Initial assessment (ECG)
Patient with tachycardia and suspected atrial fibrillation. The first step is to confirm the diagnosis with a 12-lead ECG. Once AF is confirmed, define the treatment strategy, starting with the identification of reversible secondary causes.
Reversible secondary causes
Screen for electrolyte or acid–base disturbances, pericarditis, myocarditis, hyperthyroidism, sepsis, anaemia, gastrointestinal bleeding, hypothermia, or drug toxicity. Also consider decompensated heart failure, acute coronary syndrome, and hypovolaemia. If any cause is identified, treat the underlying condition.
Hemodynamic stability and red flags
If no reversible cause is found, the therapeutic decision centres on rhythm vs rate control. First, assess hemodynamic stability. Instability presents with systolic BP < 90 mmHg associated with altered mental status, chest pain, dyspnoea, or presyncope/syncope. Other red flags include acute ischaemia with ST-segment changes, elevated cardiac biomarkers, or decompensated heart failure.
Accessory pathway and specialist support
If the patient is hemodynamically unstable, request specialist support. Do the same when an accessory pathway is suspected—e.g., wide, bizarre, or polymorphic QRS complexes; history of Wolff–Parkinson–White; or a delta wave on prior ECGs.
Treatment strategy: rhythm vs rate
In stable patients, choose between rhythm and rate control. Rate control is generally favoured in patients >65 years, with hypertension, without heart failure, those preferring this approach, refractory to prior antiarrhythmics, or minimally symptomatic.
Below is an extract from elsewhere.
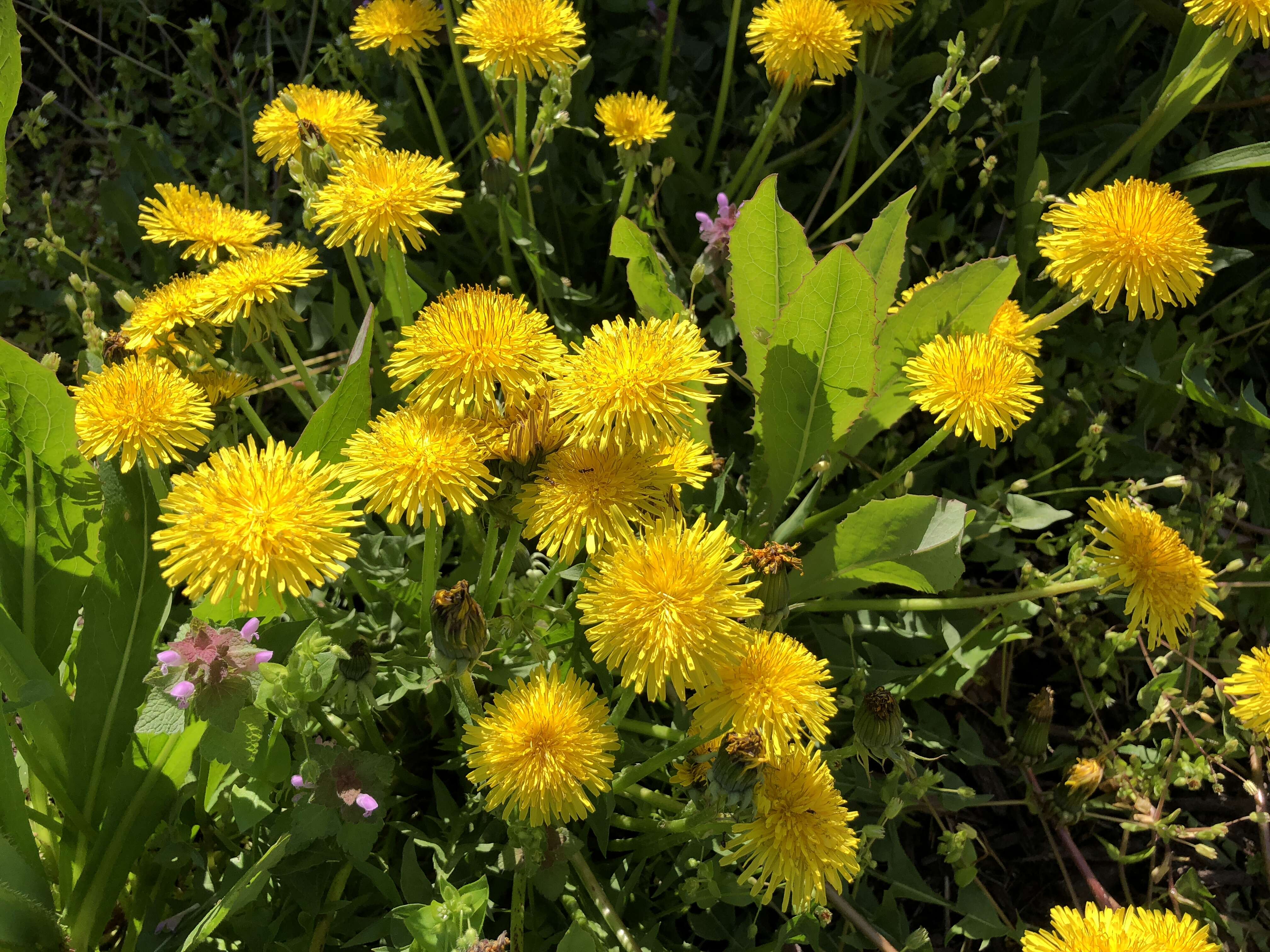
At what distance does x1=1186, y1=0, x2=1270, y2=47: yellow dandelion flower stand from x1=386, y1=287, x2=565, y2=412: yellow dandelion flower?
1.67 m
Rhythm control can be considered when significant symptoms persist despite adequate rate control.
Cardioversion and episode duration
The decision to perform pharmacological or electrical cardioversion depends on AF duration. If <48 hours, cardioversion can be considered directly. If >48 hours or unknown, a minimum of 3 weeks of effective anticoagulation is required, or alternatively, a transoesophageal echocardiogram to exclude intracardiac thrombus. Recent stroke/TIA, peripheral thromboembolism, mechanical valve, or rheumatic heart disease contraindicate immediate cardioversion without prior anticoagulation.
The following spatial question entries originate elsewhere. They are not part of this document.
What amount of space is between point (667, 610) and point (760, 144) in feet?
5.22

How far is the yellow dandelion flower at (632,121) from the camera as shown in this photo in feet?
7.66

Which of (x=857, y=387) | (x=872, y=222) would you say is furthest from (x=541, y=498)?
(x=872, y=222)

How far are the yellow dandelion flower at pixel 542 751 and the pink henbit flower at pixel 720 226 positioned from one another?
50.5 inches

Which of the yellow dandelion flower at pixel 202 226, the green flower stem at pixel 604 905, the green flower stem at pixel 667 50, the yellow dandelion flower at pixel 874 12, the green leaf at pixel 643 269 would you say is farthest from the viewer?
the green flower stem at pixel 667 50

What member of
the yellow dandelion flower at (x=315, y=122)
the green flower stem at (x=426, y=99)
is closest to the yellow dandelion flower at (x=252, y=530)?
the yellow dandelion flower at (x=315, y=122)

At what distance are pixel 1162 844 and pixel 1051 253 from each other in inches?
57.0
Rhythm control: drugs and exclusions
If rhythm control is chosen and no exclusion criteria are present (second/third-degree AV block, prolonged QT, hypokalaemia, pregnancy, or severe renal/hepatic impairment), antiarrhythmics such as amiodarone, flecainide, propafenone, or sotalol may be used. In structural, ischaemic, or valvular heart disease, or with LV hypertrophy, avoid flecainide and propafenone; prefer amiodarone or sotalol. In heart failure, amiodarone is usually the drug of choice.
Rate control: LVEF-dependent
When opting for rate control, selection depends on left-ventricular ejection fraction. If LVEF <40%, use low-dose beta-blockers (e.g., metoprolol) and consider adding digoxin. With preserved LVEF, beta-blockers, non-dihydropyridine calcium-channel blockers (diltiazem or verapamil), or digoxin can be used alone or in combination.
Chronic anticoagulation
After initial control, start maintenance therapy (rhythm or rate) according to the chosen strategy. In all cases, assess thromboembolic risk and the need for long-term anticoagulation based on the CHA₂DS₂-VASc score.
Shared decision-making and follow-up
Therapy should be individualised, considering symptoms, comorbidities, contraindications, and the patient’s informed preference. Ensure an appropriate follow-up plan after discharge.